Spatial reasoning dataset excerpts

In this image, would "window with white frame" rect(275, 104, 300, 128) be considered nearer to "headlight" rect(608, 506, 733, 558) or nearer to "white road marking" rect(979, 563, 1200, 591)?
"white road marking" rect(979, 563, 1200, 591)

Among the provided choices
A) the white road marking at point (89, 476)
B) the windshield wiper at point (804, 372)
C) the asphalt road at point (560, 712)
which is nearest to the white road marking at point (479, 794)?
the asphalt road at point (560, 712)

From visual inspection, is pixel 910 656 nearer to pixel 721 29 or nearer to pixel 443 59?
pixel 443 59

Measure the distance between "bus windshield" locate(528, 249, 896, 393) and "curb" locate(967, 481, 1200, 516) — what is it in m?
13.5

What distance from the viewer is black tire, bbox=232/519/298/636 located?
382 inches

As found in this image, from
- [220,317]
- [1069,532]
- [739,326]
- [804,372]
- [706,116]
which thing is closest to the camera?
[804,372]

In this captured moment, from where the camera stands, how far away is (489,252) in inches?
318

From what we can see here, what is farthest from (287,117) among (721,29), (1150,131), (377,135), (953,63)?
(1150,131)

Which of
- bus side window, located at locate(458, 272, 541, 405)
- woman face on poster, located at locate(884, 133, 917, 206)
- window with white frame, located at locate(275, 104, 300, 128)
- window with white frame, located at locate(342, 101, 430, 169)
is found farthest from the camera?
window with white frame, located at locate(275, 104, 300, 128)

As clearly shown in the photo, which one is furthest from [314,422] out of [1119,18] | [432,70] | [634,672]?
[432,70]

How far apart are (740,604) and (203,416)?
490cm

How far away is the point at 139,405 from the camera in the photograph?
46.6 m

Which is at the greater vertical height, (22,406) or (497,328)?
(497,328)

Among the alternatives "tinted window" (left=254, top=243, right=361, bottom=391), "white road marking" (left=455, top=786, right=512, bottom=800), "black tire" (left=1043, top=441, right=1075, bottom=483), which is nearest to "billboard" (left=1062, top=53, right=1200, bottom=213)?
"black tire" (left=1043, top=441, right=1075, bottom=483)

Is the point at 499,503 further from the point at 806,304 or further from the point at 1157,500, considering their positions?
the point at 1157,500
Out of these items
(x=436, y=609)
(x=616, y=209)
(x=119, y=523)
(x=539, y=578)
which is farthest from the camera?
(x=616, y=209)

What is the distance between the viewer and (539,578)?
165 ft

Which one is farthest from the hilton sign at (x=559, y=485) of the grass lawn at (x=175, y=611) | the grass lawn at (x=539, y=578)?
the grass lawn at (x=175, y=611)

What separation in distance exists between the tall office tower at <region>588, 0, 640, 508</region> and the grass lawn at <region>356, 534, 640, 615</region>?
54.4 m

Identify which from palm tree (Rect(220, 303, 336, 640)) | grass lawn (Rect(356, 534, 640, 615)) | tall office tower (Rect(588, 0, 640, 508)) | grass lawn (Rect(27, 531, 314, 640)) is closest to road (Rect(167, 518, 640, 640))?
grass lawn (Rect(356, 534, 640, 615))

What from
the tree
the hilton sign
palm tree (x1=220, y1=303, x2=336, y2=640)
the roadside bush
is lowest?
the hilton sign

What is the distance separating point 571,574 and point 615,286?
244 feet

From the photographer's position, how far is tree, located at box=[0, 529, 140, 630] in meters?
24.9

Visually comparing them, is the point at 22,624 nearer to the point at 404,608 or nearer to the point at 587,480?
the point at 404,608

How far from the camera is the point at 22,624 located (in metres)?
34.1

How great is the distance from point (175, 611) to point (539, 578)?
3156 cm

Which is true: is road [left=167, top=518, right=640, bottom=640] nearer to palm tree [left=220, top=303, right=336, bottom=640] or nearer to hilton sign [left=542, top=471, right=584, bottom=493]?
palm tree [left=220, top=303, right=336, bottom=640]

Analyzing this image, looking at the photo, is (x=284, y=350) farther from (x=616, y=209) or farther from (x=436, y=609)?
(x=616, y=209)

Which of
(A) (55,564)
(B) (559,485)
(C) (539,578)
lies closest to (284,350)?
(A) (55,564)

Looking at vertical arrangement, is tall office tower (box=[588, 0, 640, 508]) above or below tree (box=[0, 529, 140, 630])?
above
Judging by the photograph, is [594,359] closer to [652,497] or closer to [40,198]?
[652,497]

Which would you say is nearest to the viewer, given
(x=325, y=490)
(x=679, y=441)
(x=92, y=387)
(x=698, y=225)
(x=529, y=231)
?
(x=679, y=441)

Given instruction ->
Repeat each of the entries above precisely as given.

Exercise response ->
In this image, would "window with white frame" rect(275, 104, 300, 128) be considered nearer to "headlight" rect(608, 506, 733, 558) or nearer to "white road marking" rect(979, 563, 1200, 591)?
"white road marking" rect(979, 563, 1200, 591)

Among the provided choices
A) the white road marking at point (89, 476)
B) the windshield wiper at point (804, 372)
C) the asphalt road at point (560, 712)
which is nearest to the white road marking at point (479, 794)?
the asphalt road at point (560, 712)

From visual inspection, is pixel 910 656 nearer to pixel 721 29 or nearer to pixel 443 59?
pixel 443 59

Measure the distance between "bus windshield" locate(528, 249, 896, 393) and "curb" locate(967, 481, 1200, 516) — what is it in m?
13.5

What distance from the viewer is black tire, bbox=232/519/298/636 located?
382 inches

As found in this image, from
- [220,317]
- [1069,532]
- [739,326]
- [804,372]
- [706,116]
which thing is closest to the camera?
[804,372]

In this captured moment, from where the camera stands, how far away is (489,252) in inches?
318

From what we can see here, what is farthest from (287,117) among (721,29), (1150,131), (377,135), (953,63)?
(1150,131)

Which of
- bus side window, located at locate(458, 272, 541, 405)
- woman face on poster, located at locate(884, 133, 917, 206)
- window with white frame, located at locate(275, 104, 300, 128)
- window with white frame, located at locate(342, 101, 430, 169)
is found farthest from the camera?
window with white frame, located at locate(275, 104, 300, 128)

As clearly shown in the photo, which one is furthest from [314,422] out of [1119,18] | [432,70] | [634,672]?
[432,70]

How far apart are (740,604) and (203,416)?
490cm

How far away is the point at 139,405 from the camera in the photograph?
46.6 m

Which is at the greater vertical height, (22,406) or (497,328)?
(497,328)

Among the alternatives "tinted window" (left=254, top=243, right=361, bottom=391), "white road marking" (left=455, top=786, right=512, bottom=800), "black tire" (left=1043, top=441, right=1075, bottom=483), which is nearest to "billboard" (left=1062, top=53, right=1200, bottom=213)?
"black tire" (left=1043, top=441, right=1075, bottom=483)

Is the point at 499,503 further from the point at 806,304 or further from the point at 1157,500, considering their positions?
the point at 1157,500
Out of these items
(x=436, y=609)
(x=616, y=209)
(x=119, y=523)
(x=539, y=578)
which is farthest from the camera?
(x=616, y=209)

What is the distance between the viewer and (539,578)?
165 ft

Which one is farthest from the hilton sign at (x=559, y=485) of the grass lawn at (x=175, y=611) | the grass lawn at (x=539, y=578)?
the grass lawn at (x=175, y=611)

What separation in distance exists between the tall office tower at <region>588, 0, 640, 508</region> and the grass lawn at <region>356, 534, 640, 615</region>?
54.4 m

Identify which from palm tree (Rect(220, 303, 336, 640)) | grass lawn (Rect(356, 534, 640, 615)) | tall office tower (Rect(588, 0, 640, 508)) | grass lawn (Rect(27, 531, 314, 640)) is closest to road (Rect(167, 518, 640, 640))?
grass lawn (Rect(356, 534, 640, 615))

What from
the tree
the hilton sign
palm tree (x1=220, y1=303, x2=336, y2=640)
the roadside bush
is lowest?
the hilton sign

What is the distance separating point 571,574 and point 615,286?
244 feet

From the photographer's position, how far is tree, located at box=[0, 529, 140, 630] in meters?
24.9

Visually comparing them, is the point at 22,624 nearer to the point at 404,608 or nearer to the point at 587,480?
the point at 404,608

How far from the camera is the point at 22,624 located (in metres)?
34.1

How great is the distance from point (175, 611) to point (539, 578)?
3156 cm

Which is true: is road [left=167, top=518, right=640, bottom=640] nearer to palm tree [left=220, top=303, right=336, bottom=640] or nearer to hilton sign [left=542, top=471, right=584, bottom=493]?
palm tree [left=220, top=303, right=336, bottom=640]

Analyzing this image, looking at the photo, is (x=284, y=350) farther from (x=616, y=209) or farther from (x=436, y=609)?
(x=616, y=209)

Which of
(A) (55,564)
(B) (559,485)
(C) (539,578)
lies closest to (284,350)?
(A) (55,564)

Looking at vertical arrangement, is tall office tower (box=[588, 0, 640, 508]) above or below tree (box=[0, 529, 140, 630])?
above
Judging by the photograph, is [594,359] closer to [652,497] or closer to [40,198]?
[652,497]

Which would you say is nearest to the viewer, given
(x=325, y=490)
(x=679, y=441)
(x=92, y=387)
(x=698, y=225)
(x=529, y=231)
?
(x=679, y=441)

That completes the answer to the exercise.